*Excerpted text*:
------------------------------------------------------------

LL and I were at the beach on Monday. Sunday night, I went to sleep early so I didn't see that they all watched one of those crime shows about a wife poisoning her husband. "It smelled like almonds, almonds were the first clue". Well, when I got up and I vaguely heard Kris and LL talking about almonds, it reminded me of something I bought LL for Valentines day. So I go and get the bag of sugar free, milk chocolate covered almonds and handed it to him. Oh the howling coming out of Kris's and LL's mouths. I guess he thought it might be his last day on earth. But still, I gave him a gift. I resisted extending my arms out to receive my chocolates, flowers or what ever else I was sure awaiting me for Valentines day. Nothing came my way. After that, LL and Steve left us to go home. That evening, LL called to say he made it home and that my Valentines gift was delivered and he was installing it. I asked what? He said something like this. "Honey, nothing says lovin like...............(wait for it)................(wait for it!)............. a clean butt. Happy Valentines day, you have a bidet."

------------------------------------------------------------

*Data for analysis*:
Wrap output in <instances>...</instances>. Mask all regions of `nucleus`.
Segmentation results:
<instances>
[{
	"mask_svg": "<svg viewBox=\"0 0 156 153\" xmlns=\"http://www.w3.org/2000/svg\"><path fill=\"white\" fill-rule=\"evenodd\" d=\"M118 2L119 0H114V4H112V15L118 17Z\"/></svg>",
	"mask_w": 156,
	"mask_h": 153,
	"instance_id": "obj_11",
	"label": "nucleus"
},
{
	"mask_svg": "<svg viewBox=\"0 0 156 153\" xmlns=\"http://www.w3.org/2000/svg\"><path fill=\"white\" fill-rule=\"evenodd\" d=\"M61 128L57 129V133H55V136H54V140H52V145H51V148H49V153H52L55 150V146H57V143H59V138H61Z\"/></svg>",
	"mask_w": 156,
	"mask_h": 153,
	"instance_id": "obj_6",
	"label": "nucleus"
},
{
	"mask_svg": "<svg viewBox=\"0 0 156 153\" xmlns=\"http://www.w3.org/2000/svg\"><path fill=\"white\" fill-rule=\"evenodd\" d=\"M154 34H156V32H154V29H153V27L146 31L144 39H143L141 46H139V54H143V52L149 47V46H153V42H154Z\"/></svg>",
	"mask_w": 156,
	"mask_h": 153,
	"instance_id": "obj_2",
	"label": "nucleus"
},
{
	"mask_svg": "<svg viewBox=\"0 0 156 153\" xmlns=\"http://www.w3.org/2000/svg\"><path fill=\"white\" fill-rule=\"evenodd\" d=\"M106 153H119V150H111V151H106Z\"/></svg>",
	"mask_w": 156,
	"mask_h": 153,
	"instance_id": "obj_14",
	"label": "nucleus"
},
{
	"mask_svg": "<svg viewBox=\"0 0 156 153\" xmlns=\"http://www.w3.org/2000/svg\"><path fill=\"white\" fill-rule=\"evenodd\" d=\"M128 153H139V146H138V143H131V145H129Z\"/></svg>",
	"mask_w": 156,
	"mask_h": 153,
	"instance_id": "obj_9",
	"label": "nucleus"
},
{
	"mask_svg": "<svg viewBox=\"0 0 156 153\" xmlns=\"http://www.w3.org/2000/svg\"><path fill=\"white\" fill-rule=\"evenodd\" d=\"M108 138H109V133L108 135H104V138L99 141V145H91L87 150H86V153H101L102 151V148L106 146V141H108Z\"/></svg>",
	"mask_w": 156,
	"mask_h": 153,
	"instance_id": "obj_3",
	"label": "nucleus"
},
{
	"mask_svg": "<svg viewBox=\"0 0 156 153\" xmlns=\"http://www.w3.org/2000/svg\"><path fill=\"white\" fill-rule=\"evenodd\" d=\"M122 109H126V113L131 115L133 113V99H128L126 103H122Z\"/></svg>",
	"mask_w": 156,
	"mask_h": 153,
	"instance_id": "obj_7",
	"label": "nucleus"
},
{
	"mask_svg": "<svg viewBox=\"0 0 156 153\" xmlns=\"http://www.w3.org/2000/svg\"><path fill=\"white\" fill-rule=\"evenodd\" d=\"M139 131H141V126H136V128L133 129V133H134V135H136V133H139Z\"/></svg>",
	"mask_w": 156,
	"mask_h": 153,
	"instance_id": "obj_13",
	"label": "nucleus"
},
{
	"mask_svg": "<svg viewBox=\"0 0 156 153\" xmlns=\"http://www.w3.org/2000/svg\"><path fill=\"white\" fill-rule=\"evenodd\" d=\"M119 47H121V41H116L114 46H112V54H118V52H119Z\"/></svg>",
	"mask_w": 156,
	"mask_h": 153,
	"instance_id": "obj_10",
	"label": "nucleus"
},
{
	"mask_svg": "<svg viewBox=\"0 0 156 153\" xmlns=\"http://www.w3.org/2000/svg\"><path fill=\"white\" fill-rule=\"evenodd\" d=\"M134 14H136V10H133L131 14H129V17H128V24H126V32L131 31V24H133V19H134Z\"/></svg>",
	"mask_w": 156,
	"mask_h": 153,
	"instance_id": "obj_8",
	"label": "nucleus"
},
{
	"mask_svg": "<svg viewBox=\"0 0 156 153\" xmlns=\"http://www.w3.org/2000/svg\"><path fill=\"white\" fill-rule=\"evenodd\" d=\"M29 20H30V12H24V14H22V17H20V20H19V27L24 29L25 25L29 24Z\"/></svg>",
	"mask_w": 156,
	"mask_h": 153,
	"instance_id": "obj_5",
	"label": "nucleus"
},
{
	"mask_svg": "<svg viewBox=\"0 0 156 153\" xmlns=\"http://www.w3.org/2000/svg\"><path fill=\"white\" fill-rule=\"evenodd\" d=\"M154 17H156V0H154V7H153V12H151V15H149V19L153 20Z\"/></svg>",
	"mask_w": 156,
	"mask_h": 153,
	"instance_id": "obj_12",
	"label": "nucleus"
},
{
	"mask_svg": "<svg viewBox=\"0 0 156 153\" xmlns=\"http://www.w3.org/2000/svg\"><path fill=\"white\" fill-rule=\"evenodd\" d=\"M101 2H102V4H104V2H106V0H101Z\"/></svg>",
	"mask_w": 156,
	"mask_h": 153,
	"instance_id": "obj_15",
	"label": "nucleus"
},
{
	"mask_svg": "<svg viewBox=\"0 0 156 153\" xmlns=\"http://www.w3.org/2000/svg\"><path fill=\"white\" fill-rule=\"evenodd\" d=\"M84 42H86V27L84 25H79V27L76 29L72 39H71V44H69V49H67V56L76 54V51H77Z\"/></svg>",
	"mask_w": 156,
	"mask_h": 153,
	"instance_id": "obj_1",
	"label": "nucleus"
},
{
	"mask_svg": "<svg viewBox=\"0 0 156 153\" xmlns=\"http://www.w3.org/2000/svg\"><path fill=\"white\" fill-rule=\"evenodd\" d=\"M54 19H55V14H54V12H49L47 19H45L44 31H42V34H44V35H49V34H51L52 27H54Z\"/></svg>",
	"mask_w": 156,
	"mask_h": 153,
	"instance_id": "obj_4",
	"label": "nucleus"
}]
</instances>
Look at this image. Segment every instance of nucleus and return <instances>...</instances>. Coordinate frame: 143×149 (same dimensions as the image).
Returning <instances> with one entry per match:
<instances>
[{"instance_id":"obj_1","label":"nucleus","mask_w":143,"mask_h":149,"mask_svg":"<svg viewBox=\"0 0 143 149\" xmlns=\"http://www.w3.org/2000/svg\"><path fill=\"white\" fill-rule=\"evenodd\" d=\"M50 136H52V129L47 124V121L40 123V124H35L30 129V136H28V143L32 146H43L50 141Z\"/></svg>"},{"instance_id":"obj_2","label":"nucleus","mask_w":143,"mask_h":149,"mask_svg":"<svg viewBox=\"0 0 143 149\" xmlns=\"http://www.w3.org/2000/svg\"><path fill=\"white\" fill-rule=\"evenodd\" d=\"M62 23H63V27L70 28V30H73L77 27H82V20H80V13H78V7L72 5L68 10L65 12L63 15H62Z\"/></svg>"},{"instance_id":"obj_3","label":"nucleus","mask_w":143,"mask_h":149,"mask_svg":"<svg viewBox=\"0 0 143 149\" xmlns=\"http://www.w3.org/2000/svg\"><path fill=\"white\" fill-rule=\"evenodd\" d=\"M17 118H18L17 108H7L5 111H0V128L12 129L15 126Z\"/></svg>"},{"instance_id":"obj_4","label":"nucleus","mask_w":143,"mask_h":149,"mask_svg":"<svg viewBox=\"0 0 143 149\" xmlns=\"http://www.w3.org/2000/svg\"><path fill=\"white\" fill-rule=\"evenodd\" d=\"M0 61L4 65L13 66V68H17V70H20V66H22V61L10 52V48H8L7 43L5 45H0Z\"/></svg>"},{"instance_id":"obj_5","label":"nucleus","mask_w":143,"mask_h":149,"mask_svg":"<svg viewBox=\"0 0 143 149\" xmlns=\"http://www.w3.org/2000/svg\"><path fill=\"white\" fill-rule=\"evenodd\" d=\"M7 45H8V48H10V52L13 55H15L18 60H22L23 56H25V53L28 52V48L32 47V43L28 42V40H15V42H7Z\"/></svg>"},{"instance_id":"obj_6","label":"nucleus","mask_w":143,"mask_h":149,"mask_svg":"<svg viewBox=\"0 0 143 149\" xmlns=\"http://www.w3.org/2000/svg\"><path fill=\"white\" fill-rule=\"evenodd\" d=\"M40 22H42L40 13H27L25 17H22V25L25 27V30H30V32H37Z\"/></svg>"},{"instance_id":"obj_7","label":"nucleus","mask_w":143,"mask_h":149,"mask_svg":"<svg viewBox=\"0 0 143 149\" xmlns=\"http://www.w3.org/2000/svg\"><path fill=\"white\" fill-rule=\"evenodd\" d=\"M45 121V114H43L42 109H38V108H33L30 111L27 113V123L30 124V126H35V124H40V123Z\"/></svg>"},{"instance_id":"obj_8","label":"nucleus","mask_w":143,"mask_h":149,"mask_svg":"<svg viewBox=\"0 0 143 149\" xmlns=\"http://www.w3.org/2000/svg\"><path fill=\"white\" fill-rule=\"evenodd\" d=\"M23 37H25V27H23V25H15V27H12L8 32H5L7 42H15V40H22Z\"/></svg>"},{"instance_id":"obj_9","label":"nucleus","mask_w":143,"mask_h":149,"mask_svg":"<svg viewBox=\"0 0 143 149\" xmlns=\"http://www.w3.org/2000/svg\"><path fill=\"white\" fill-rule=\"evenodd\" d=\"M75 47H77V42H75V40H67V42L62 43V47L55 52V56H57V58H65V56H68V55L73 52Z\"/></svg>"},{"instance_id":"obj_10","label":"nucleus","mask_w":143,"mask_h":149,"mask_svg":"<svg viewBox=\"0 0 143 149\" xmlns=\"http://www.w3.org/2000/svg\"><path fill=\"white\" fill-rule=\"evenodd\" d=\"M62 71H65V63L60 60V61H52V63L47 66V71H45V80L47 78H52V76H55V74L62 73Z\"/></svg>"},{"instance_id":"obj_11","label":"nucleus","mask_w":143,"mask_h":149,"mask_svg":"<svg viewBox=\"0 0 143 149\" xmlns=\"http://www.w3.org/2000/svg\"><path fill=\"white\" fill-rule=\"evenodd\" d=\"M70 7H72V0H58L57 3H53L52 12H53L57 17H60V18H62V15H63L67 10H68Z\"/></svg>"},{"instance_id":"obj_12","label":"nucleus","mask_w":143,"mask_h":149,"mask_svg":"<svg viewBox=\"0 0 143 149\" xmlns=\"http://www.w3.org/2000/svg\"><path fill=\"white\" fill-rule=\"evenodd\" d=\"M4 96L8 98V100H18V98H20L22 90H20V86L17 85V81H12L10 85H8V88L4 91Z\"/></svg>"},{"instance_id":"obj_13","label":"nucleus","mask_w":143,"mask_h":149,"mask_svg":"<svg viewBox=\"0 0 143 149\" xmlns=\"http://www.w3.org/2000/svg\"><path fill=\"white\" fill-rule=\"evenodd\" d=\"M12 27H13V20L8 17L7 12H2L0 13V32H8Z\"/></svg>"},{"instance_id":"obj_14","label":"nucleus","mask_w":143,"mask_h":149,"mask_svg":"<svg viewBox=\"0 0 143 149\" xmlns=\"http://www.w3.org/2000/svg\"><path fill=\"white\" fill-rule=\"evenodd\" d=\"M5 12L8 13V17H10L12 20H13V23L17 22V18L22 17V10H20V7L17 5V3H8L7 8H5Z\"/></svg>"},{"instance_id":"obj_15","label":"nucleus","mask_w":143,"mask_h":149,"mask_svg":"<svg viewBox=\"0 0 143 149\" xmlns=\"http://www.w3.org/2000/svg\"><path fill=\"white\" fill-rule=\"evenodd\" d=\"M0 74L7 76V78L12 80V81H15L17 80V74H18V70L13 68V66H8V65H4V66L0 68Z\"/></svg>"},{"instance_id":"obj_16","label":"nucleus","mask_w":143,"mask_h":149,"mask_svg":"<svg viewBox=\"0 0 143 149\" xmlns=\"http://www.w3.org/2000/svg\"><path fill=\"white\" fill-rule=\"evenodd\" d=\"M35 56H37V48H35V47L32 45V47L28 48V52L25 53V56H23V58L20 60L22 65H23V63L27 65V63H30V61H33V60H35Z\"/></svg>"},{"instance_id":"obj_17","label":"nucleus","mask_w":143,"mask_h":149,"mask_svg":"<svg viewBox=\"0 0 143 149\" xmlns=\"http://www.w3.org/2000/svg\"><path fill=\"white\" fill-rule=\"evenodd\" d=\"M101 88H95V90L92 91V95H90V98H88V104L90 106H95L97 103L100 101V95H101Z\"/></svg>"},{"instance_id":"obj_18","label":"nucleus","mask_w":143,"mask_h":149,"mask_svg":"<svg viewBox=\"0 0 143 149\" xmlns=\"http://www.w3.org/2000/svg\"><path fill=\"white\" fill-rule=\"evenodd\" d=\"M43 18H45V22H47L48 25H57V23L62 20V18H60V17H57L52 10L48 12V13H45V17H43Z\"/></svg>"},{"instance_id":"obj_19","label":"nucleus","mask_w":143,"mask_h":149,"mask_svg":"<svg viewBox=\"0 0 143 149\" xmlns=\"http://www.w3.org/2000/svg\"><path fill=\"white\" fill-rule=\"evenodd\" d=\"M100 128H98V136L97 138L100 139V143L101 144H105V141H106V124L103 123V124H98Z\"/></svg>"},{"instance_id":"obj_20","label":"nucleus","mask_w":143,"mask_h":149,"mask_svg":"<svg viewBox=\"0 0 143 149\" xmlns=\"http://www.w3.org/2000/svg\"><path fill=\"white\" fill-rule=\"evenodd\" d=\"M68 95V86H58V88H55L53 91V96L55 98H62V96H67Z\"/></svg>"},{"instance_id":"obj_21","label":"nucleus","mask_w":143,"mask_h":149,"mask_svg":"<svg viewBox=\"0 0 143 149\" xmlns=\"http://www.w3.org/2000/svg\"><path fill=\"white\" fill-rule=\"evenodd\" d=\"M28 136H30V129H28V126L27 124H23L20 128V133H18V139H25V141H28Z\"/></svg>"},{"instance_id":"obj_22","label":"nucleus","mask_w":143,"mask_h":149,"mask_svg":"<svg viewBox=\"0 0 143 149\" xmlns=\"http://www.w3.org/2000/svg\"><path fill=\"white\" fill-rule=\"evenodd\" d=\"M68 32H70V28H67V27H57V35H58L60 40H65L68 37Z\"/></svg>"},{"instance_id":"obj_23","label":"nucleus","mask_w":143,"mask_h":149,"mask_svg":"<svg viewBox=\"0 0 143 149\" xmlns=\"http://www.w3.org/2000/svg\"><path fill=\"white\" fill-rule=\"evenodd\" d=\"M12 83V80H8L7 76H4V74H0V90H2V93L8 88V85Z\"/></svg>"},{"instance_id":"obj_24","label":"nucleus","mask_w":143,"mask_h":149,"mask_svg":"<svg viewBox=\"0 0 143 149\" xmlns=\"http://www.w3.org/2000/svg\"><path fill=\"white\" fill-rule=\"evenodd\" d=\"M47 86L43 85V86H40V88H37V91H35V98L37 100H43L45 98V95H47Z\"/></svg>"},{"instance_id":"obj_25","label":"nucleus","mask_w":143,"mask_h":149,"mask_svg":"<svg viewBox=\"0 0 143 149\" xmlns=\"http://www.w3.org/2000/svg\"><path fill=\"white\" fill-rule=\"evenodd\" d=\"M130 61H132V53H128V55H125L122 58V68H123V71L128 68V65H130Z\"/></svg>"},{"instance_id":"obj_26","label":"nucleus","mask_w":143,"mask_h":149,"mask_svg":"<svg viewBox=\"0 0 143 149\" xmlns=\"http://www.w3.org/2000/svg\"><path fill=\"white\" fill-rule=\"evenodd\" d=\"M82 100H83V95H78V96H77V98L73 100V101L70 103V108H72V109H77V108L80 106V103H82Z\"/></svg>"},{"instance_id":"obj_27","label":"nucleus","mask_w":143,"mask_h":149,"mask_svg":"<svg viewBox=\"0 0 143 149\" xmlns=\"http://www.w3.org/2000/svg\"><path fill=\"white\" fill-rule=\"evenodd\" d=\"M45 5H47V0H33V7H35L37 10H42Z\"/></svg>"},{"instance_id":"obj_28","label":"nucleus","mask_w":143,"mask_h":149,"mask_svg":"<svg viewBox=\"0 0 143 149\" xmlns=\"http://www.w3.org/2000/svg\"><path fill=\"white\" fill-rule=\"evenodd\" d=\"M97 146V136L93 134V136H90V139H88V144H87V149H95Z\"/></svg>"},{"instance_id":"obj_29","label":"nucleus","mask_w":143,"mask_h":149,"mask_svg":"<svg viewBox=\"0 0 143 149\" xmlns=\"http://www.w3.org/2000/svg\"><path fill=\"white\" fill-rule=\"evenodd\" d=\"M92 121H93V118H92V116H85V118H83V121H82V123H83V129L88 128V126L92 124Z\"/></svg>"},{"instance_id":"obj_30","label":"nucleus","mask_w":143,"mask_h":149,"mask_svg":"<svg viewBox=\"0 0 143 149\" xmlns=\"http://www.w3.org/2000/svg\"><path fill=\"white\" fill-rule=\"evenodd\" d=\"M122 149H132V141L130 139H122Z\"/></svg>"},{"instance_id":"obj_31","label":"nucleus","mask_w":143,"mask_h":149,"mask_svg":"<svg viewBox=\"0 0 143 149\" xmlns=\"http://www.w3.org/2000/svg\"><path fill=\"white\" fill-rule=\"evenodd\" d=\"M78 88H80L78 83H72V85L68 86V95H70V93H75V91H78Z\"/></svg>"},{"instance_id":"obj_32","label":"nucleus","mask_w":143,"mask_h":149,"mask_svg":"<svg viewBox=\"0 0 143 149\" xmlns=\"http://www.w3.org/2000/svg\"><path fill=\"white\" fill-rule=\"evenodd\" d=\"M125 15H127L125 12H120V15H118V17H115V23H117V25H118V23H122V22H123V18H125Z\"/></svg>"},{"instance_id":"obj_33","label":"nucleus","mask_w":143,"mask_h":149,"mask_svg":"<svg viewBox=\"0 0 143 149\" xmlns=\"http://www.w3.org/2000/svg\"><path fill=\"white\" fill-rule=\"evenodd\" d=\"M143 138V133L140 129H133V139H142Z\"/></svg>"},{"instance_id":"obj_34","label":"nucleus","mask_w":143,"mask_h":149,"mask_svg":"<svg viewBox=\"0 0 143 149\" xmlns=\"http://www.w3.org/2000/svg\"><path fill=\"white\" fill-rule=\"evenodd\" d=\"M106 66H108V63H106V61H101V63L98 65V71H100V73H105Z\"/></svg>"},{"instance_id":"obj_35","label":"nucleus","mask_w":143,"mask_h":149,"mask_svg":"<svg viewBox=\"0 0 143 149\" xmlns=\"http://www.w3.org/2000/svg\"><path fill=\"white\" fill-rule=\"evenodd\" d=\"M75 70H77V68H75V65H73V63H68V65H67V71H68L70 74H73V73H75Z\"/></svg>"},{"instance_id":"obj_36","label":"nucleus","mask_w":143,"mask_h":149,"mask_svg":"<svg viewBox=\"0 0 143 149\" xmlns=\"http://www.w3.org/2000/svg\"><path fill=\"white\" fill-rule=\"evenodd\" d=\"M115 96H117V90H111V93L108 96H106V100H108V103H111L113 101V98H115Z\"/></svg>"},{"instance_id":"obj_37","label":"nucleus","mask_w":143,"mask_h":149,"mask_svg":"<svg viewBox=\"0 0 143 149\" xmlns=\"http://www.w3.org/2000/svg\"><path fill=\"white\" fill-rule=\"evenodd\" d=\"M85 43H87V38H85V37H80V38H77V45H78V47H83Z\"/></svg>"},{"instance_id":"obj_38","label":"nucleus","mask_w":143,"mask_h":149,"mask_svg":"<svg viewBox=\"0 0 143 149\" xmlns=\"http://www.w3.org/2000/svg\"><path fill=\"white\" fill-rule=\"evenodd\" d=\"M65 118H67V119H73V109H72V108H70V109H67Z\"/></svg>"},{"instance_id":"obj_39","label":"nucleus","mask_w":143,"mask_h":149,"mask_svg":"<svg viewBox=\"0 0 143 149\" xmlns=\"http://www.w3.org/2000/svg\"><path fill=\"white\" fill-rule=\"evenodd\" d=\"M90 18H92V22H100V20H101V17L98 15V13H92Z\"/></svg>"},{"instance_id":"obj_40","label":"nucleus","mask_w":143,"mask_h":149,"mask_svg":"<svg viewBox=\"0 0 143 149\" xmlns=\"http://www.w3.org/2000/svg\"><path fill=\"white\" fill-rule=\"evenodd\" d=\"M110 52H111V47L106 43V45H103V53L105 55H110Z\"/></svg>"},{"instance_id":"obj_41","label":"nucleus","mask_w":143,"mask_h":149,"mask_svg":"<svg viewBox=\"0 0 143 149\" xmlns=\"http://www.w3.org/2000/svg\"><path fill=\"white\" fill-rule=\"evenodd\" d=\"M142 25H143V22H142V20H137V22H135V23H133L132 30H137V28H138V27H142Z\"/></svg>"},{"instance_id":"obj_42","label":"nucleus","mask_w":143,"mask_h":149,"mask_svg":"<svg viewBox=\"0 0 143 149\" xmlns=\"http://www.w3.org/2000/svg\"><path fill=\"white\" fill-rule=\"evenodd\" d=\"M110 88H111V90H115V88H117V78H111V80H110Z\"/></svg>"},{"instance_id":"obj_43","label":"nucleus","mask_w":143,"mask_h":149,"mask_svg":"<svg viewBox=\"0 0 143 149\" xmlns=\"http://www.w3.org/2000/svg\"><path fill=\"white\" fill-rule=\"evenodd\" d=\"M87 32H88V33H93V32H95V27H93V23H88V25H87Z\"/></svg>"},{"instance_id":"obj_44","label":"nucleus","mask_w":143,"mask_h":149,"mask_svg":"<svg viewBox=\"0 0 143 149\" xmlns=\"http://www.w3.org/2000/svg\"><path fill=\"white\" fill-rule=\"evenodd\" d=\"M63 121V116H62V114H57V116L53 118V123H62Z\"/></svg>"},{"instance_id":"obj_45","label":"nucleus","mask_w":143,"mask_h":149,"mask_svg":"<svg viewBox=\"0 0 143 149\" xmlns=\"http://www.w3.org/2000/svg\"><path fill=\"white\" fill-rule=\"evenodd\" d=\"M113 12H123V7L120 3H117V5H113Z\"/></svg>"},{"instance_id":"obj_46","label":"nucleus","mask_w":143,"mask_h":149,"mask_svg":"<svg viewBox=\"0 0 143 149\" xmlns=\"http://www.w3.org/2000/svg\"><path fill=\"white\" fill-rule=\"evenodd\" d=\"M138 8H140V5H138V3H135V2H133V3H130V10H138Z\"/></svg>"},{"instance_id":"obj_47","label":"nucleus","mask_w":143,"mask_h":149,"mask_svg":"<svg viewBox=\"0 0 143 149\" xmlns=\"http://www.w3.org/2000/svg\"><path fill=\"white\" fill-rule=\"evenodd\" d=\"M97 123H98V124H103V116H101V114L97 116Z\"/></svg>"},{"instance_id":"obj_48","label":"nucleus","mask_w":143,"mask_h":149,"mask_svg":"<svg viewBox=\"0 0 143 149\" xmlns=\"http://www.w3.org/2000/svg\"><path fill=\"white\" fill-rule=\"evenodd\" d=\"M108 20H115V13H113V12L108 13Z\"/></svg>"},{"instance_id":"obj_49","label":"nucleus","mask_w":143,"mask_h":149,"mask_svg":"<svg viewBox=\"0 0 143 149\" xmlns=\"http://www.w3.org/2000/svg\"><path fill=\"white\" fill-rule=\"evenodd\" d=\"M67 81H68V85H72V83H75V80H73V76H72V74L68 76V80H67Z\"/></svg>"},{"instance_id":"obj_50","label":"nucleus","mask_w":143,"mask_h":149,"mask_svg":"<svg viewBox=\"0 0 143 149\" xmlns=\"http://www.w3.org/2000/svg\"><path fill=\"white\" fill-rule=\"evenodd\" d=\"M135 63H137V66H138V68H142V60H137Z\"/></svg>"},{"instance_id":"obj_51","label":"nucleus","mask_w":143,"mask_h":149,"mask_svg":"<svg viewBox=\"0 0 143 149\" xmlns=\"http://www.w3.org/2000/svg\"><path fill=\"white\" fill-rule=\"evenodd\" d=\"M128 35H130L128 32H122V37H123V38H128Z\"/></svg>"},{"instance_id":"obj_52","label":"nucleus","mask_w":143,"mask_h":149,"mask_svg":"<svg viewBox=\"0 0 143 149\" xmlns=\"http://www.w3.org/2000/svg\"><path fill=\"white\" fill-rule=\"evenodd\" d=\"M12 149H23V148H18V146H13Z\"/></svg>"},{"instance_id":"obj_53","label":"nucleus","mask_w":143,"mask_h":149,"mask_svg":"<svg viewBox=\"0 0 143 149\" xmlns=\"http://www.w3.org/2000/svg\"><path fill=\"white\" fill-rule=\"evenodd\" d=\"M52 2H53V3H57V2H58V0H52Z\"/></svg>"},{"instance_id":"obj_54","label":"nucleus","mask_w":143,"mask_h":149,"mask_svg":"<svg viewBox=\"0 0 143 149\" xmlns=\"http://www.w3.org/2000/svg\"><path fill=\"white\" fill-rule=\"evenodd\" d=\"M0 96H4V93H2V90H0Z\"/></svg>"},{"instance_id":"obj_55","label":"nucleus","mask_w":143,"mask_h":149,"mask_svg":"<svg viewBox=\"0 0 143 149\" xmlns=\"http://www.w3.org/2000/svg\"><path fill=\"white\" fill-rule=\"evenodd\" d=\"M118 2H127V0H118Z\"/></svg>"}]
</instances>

------------------------------------------------------------

Resume the Valentine's Day story above after its final sentence, keeping its casual first-person voice.

Now for most women, this would be a huge insult. But for someone like me, who's bottom goes through more torture than the average lady, I was tickled. (More ways than one).
So for this Rectal Cancer Survivor, I am proud to say I am the owner of a Blue Bidet. Yes! Yes I am that warped and happy.
Thank you my love for about the best Valentine gift anyone ever received.
You really have to live with me to understand.